### STATED EXERCISE:
Return the records below from the line containing "Is the white" onward, exactly, through and including the last line.

— Begin —

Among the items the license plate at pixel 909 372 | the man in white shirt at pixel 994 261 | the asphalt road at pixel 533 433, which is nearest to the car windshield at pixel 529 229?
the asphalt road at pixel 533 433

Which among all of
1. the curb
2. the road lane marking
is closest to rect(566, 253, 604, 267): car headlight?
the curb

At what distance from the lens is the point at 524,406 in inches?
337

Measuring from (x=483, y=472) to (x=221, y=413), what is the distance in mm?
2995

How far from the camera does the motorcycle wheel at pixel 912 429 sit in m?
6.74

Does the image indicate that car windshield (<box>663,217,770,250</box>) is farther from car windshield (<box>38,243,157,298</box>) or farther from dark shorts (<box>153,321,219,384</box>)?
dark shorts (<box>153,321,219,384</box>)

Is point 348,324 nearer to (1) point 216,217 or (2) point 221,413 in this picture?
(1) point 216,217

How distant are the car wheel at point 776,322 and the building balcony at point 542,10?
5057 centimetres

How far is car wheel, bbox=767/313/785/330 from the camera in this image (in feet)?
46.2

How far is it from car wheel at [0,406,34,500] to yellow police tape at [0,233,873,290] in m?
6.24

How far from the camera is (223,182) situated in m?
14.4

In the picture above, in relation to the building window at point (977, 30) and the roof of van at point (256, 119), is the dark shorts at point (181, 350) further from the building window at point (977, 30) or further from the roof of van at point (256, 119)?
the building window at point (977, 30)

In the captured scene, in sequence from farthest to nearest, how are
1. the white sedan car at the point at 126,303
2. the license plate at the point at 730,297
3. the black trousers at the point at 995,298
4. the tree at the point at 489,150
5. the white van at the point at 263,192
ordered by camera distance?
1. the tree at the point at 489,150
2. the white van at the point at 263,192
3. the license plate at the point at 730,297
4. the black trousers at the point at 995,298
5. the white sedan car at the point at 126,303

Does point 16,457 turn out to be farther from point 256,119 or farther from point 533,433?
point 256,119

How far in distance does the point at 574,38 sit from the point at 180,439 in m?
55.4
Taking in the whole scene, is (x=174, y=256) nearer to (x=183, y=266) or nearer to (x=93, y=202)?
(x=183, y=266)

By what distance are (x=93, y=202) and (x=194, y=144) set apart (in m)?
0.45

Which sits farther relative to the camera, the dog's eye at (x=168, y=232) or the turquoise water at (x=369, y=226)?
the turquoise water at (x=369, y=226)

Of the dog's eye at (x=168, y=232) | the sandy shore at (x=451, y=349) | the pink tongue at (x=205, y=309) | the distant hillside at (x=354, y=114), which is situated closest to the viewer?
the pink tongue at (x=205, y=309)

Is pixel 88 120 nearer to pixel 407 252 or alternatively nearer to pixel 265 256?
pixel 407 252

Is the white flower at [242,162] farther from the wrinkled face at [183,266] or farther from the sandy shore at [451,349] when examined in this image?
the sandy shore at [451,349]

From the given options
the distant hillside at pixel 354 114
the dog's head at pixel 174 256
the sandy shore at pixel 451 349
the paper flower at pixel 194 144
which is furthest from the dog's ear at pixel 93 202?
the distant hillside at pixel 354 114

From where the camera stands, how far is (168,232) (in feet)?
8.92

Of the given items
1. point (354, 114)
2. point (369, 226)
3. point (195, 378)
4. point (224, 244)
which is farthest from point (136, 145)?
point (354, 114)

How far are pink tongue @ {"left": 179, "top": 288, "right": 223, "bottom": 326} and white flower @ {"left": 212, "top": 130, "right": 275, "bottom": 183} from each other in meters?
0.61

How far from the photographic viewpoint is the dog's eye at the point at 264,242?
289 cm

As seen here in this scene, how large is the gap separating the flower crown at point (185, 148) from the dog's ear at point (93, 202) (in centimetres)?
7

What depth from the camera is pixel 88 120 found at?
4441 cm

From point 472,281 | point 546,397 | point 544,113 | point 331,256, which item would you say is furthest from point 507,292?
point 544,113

— End —

### TASK OUTPUT:
Is the white flower at [242,162] farther from the wrinkled face at [183,266] or farther from the sandy shore at [451,349] when examined in this image?
the sandy shore at [451,349]

From the given options
the distant hillside at pixel 354 114
the dog's head at pixel 174 256
the sandy shore at pixel 451 349
the paper flower at pixel 194 144
which is furthest from the dog's ear at pixel 93 202?
the distant hillside at pixel 354 114

From where the camera stands, how far is (168,232) (in feet)?
8.92

Of the given items
1. point (354, 114)
2. point (369, 226)
3. point (195, 378)
4. point (224, 244)
which is farthest from point (136, 145)?
point (354, 114)

How far are pink tongue @ {"left": 179, "top": 288, "right": 223, "bottom": 326} and white flower @ {"left": 212, "top": 130, "right": 275, "bottom": 183} from each other in meters?
0.61

How far from the photographic viewpoint is the dog's eye at the point at 264,242?
289 cm

As seen here in this scene, how large is the gap separating the flower crown at point (185, 148) from the dog's ear at point (93, 202) (in centimetres)?
7

What depth from the camera is pixel 88 120 found at?
4441 cm

From point 472,281 | point 546,397 | point 544,113 | point 331,256, which item would you say is furthest from point 507,292?
point 544,113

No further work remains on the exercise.